DRINKING AND DRIVING

Much of what we just said applies here, but it’s an excellent case in point. Some people can drive perfectly well after drinking for hours, other people are unsafe on the road dead sober. But the government legislates how much drinking is allowed, in an attempt to use statutes to make the roads safe for everyone.

This is their job, and frankly, as an American I’m glad they do it because our people cannot be trusted to rule themselves. But speaking as an ambassador of God’s kingdom, laws against drinking and driving are the wrong way to go about solving this problem.

Because ultimately, laws can’t stop there. Soon there are laws against having alcohol open in the vehicle –even if the driver isn’t drinking. Then laws about having alcohol in the vehicle at all. Laws about alcohol in the presence of a minor, laws about certain days and times of day when you can’t buy liquor, or towns and counties that outlaw it altogether. And of course, all those laws already exist.

And ultimately, it doesn’t stop anything. At best, it slows it down. God’s way would stop it. And, as always, God’s way is simple! Instead of taking responsibility for sin AWAY from people by more and more laws, give responsibility BACK to them, FORCE it on them. Apply the fundamental laws of God’s system of justice –punish the guilty.

If you apply “life for life, eye for an eye, tooth for a tooth” to drunk driving, it means that if someone goes out, gets drunk, drives home and crashes into your car killing your wife, his life goes to pay for hers. Or if your arm is broken, his arm goes to pay for yours. If your life is ruined, his life is ruined to repay you.

Is that harsh? Think about it. You had no choice in the matter. You were driving along, minding your own business. He CHOSE to get drunk. He then CHOSE to get behind the wheel. He then CHOSE to drive home. What happened to you was the result of a series of bad choices HE MADE, and God holds him RESPONSIBLE for those choices.

Why shouldn’t HE? Why shouldn’t the driver, as the only one who COULD have made different choices, pay a price at least equal to the price his selfish choices cost you? Why should the price he pays for his sin be any less than the price he forced you to pay for his sin? Did he show you mercy with his choice?

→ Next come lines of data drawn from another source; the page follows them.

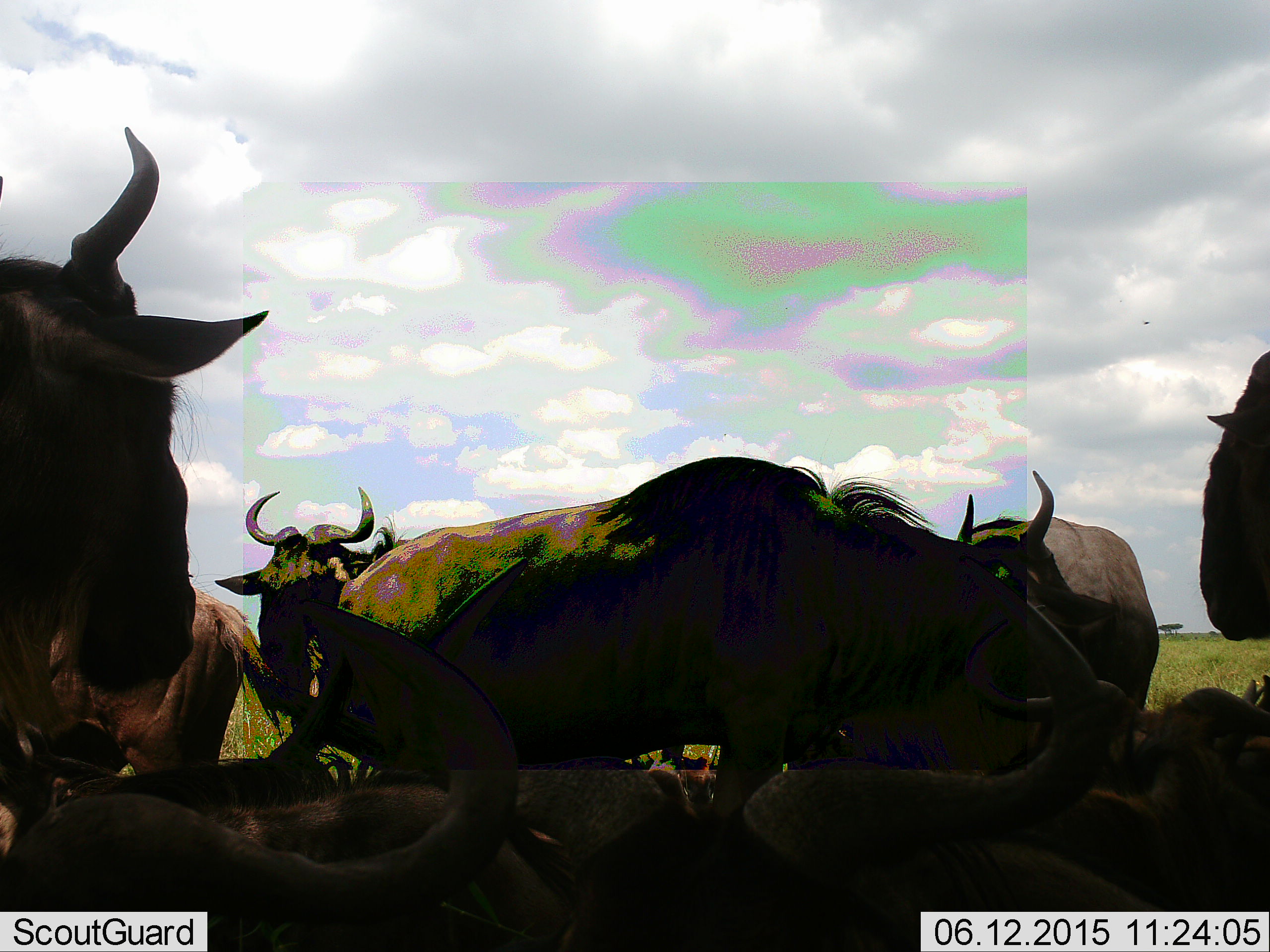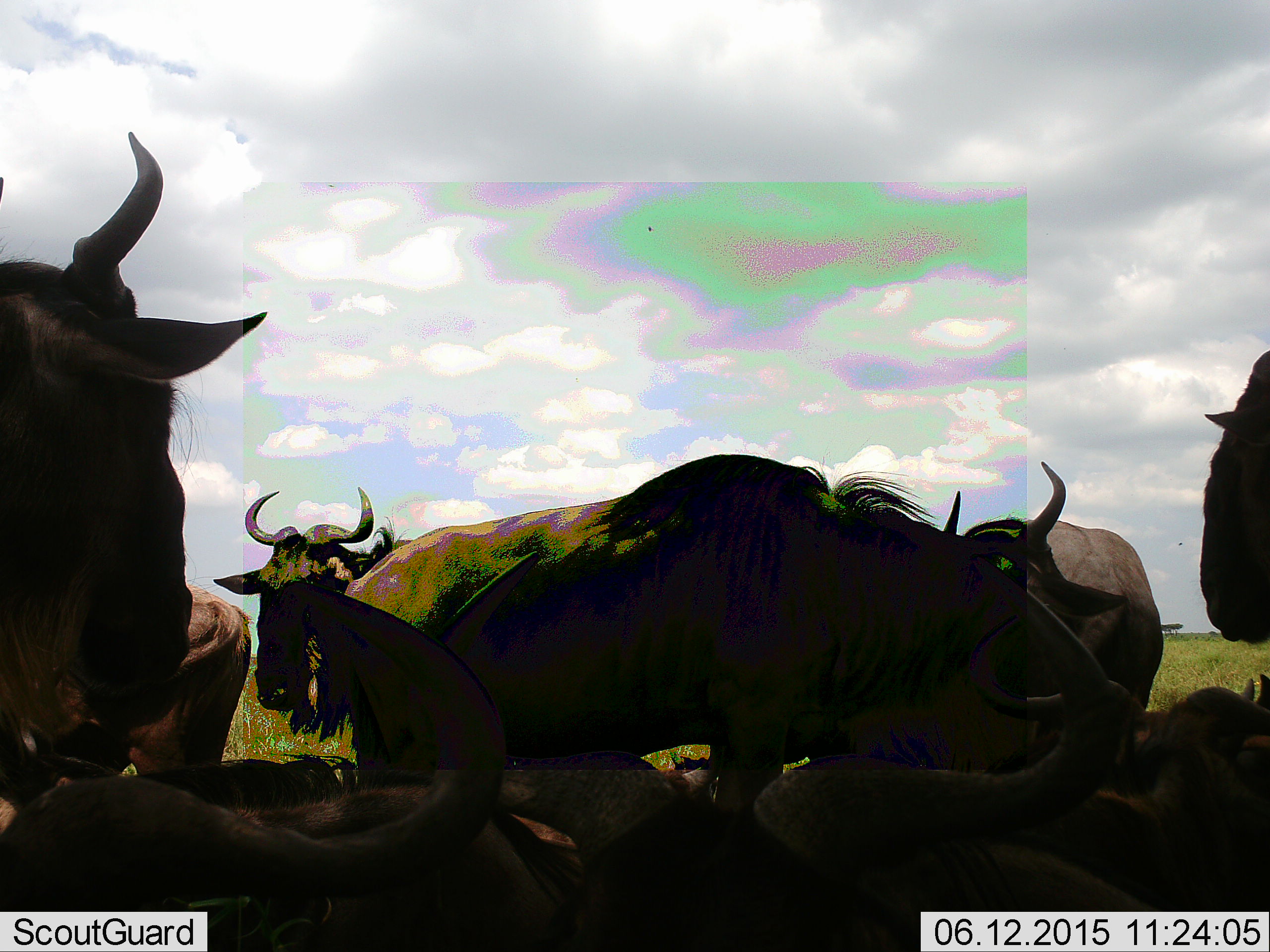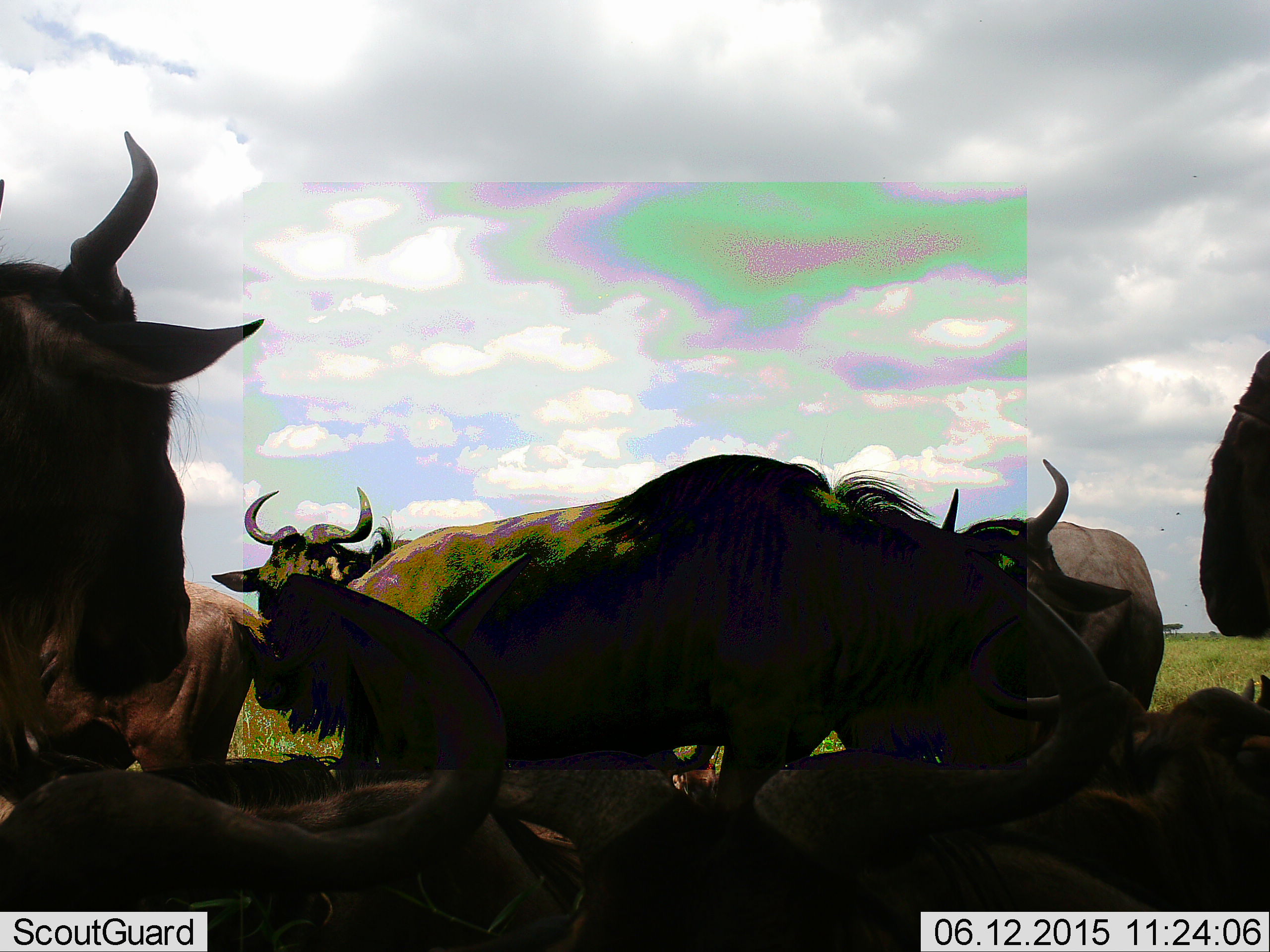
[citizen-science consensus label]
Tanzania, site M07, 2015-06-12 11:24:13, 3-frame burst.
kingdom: Animalia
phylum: Chordata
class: Mammalia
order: Artiodactyla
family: Bovidae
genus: Connochaetes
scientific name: Connochaetes taurinus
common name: blue wildebeest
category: wildebeest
Wildebeest (blue wildebeest) (Connochaetes taurinus), count 9. Behavior (volunteer vote fractions): standing 70%, resting 80%, moving 10%, interacting 0%. Young present (vote fraction): 0%. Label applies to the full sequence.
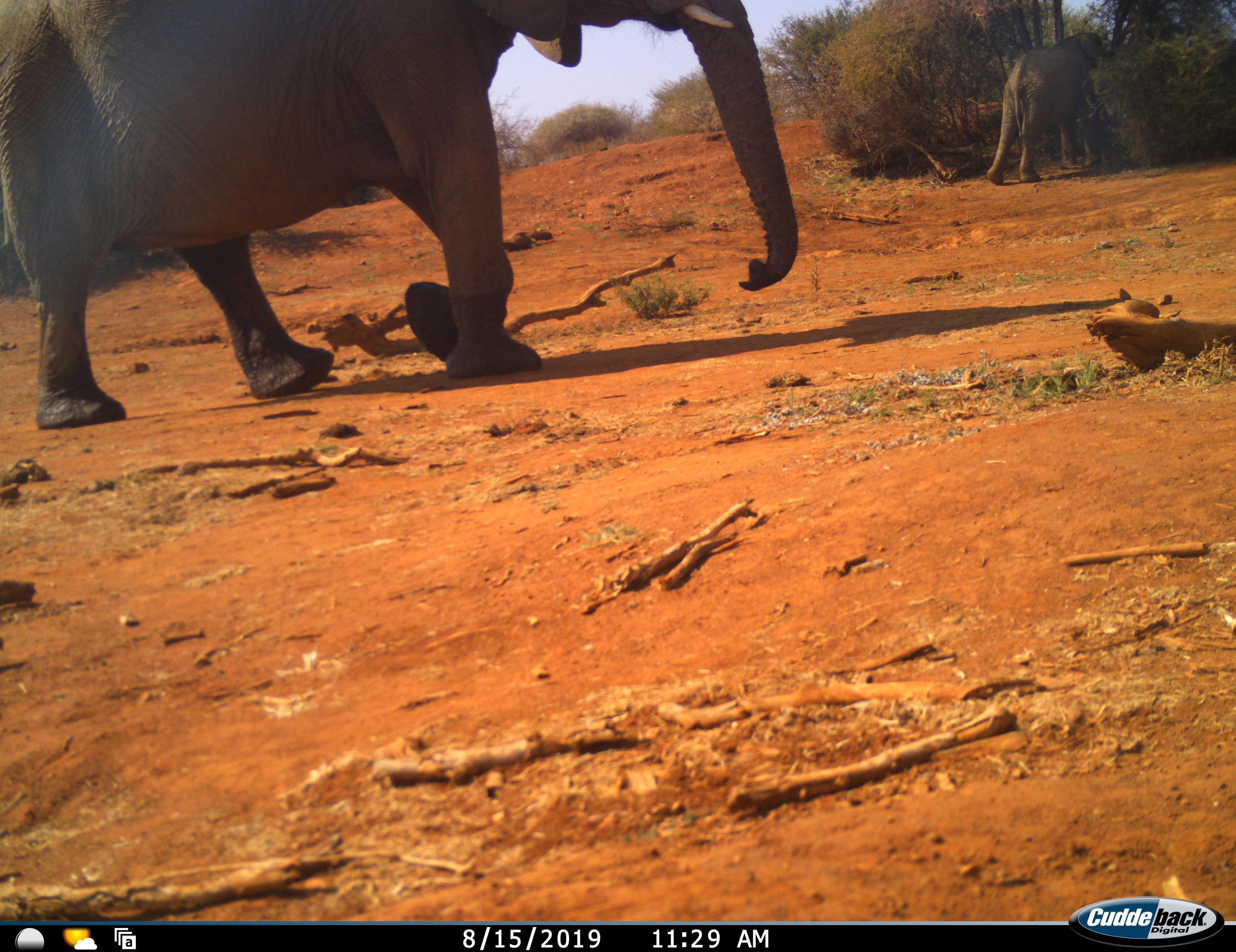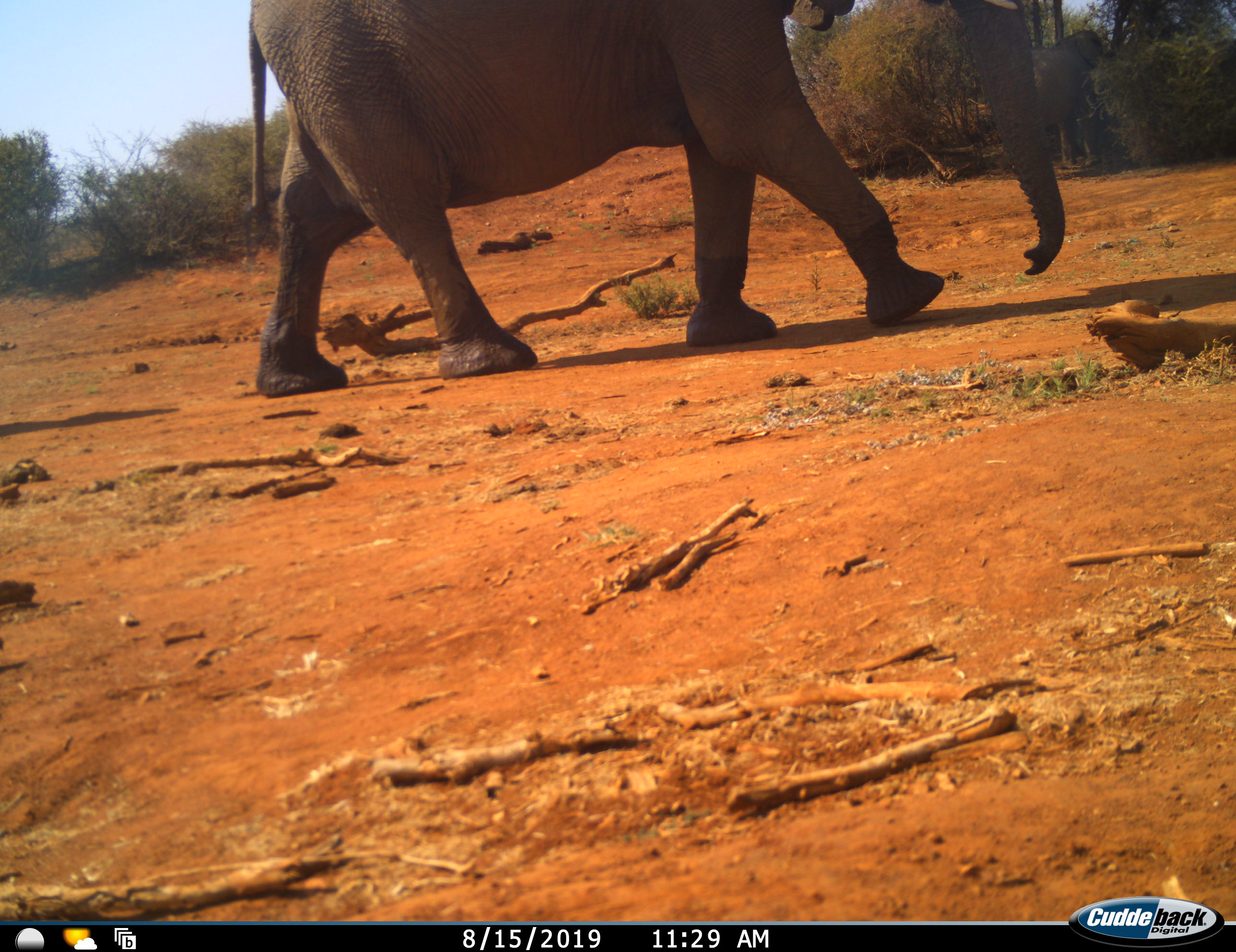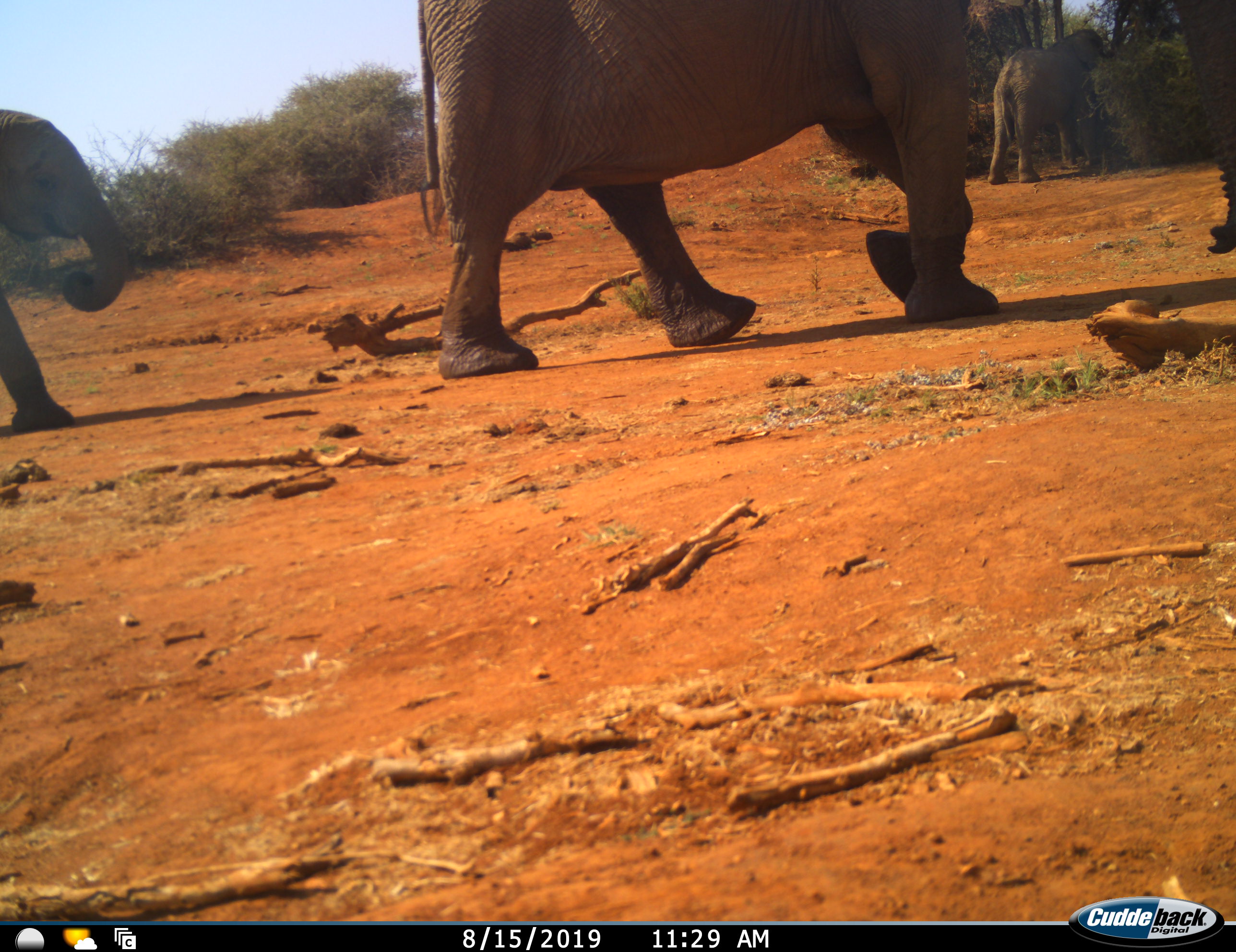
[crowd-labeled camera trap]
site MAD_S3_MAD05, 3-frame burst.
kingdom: Animalia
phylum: Chordata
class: Mammalia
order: Proboscidea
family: Elephantidae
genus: Loxodonta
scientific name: Loxodonta africana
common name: african bush elephant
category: elephant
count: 2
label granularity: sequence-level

Now suppose a drunk driver killed your wife. Her life is ended, yours will never be the same again; he would probably serve a few years for involuntary manslaughter, maybe have his driver’s license revoked for awhile, then move on with his life; he would no doubt feel guilty from time to time, but more often than not, he would drink and drive again, later to rob some other family of a loved one. Is that way REALLY more fair, more loving, than making him pay for his crime?

Most of us have seen this system in action; this is not justice. It pities the guilty and ignores the innocent. But God’s way promotes TRUE FREEDOM. EVERYONE is free to drink all they want. But if they hurt someone, drunk or not… life for life, eye for eye. This is why it is called the law of liberty (James 1:25, James 2:12).

This empties the jails and greatly diminishes the size and scope of the police forces and the tax burden they impose. It all but eliminates repeat offenders. Most important of all, it teaches personal responsibility –the strength of a good soul –and it teaches people to reign in their impulses and restrain themselves. And when they do that, society won’t need to do it for them.

When you KNOW that drinking and driving might very well cost you your LIFE… you’ll think very carefully before you ever start to drink. And even drunk, the knowledge will be in your mind when you get behind the wheel. And if you’ve seen people executed for taking the risk you’re about to take… drinking and driving fatalities will go from happening once every 48 minutes, to once every few decades.

The most important rule of Godly love is love the innocent more than the sinner. The lives of the people who are wronged by sins such as drunk driving are never the same. But in the name of “love”, today’s system of “justice” often gives the sinner a mere slap on the wrist compared to the suffering their sin caused the innocent. True love, and true justice, puts the innocent before the guilty.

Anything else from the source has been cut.